As a novel class of anti-tumor agents, immune checkpoint inhibitors (ICIs) targeting the interaction between programmed cell death 1 (PD-1) and programmed cell death ligand 1 (PD-L1) represent a major paradigm shift in cancer treatment. The use of ICIs such as PD-1 and PD-L1 inhibitors has been approved by Food and Drug Administration (FDA) and the National Medical Products Administration (NMPA) of China for treating many solid tumor types including melanoma, non-small cell lung cancer, small cell lung cancer, bladder cancer, and colorectal cancer (1). Although these drugs have shown impressive anti-tumor efficacy, they may be associated with a wide range of mild to severe or life-threatening characteristic adverse effects, termed autoimmune immune-related adverse events (irAEs).
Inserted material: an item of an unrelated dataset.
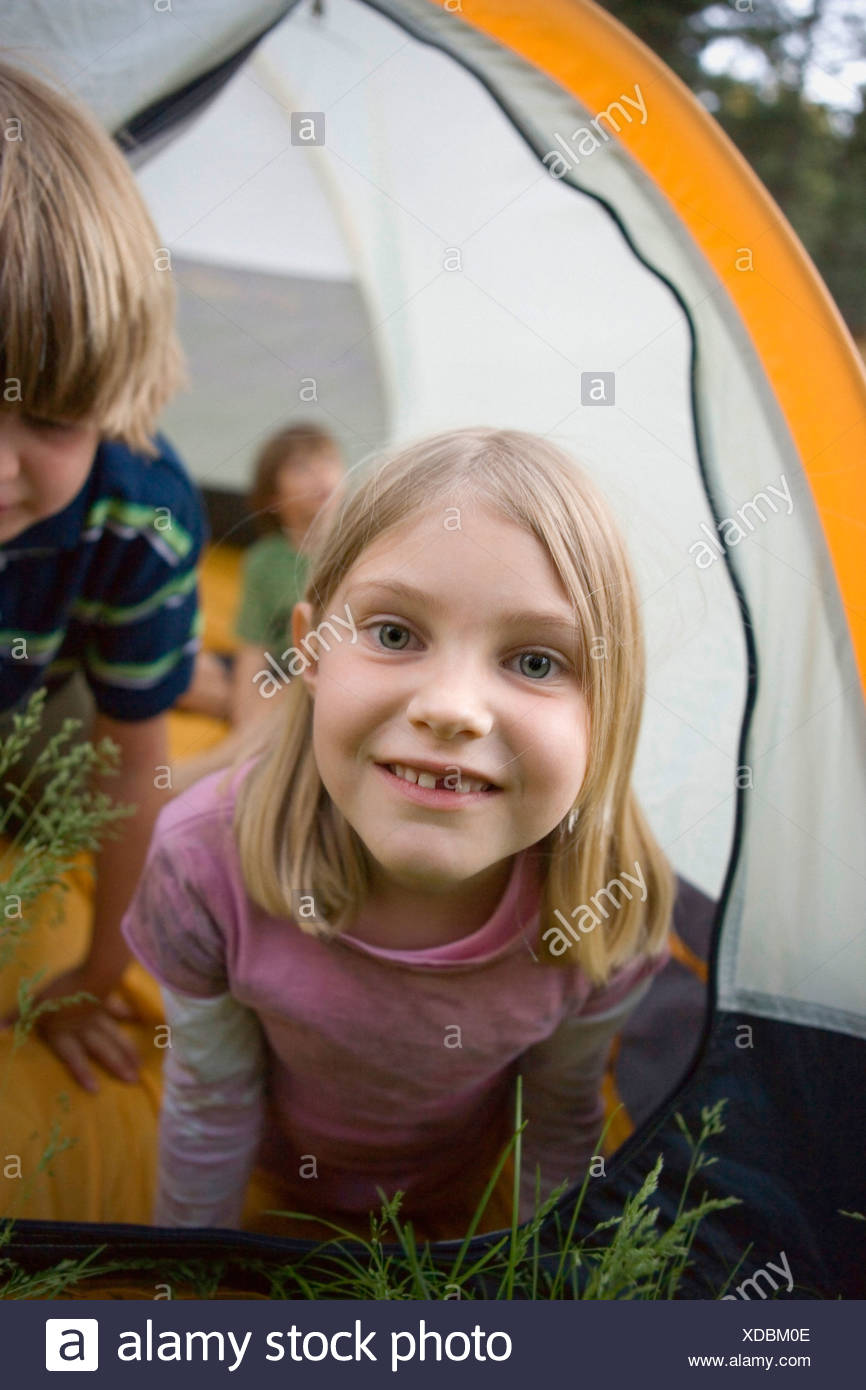 Portrait of a young girl in a tent Stock Photo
The most common irAEs occur in the skin, endocrine system, pulmonary, and gastrointestinal tract. The irAEs affecting the musculoskeletal system, cardiovascular system, and nervous system are relatively rare (2, 3). Myopathy induced by ICIs represents a multifaceted entity with diverse clinical features of the neuromuscular system, including myositis, myocarditis, general myasthenia, myasthenia gravis (MG), rhabdomyolysis, and dermatomyositis (4). Overlapping myositis with myocarditis, myasthenia, and ocular myositis has been reported in some literature (5, 6). However, only a few cases involved immune-mediated direct or indirect damage in the diaphragm (7). Here, we reported a rare case with extrahepatic cholangiocarcinoma who developed esophageal hiatal hernia resulting from clinically confirmed myositis accompanied by myocarditis and myasthenia after discontinuation of immunotherapy and steroid treatment, supporting the evidence of more generalized muscle involvement underlying clinical presentations. The severity for patients with myositis and myocarditis accompanied without MG is similar to those with MG. Physicians should therefore pay more attention to immunotherapy-induced myocarditis with myositis/MG overlap syndrome. Since we hypothesize diaphragmatic hiatal hernia as a potential consequence of immunotherapy-induced myositis, reports on hiatal hernias subsequent to immunotherapy-induced myositis are needed.

Case description

Ethical approval: The study was approved by the First Affiliated Hospital of Shandong First Medical University (No: [2022]-S479). Written informed consent was obtained from the patient. Written informed consent was obtained from the participant for the publication of this case report (including all data and images).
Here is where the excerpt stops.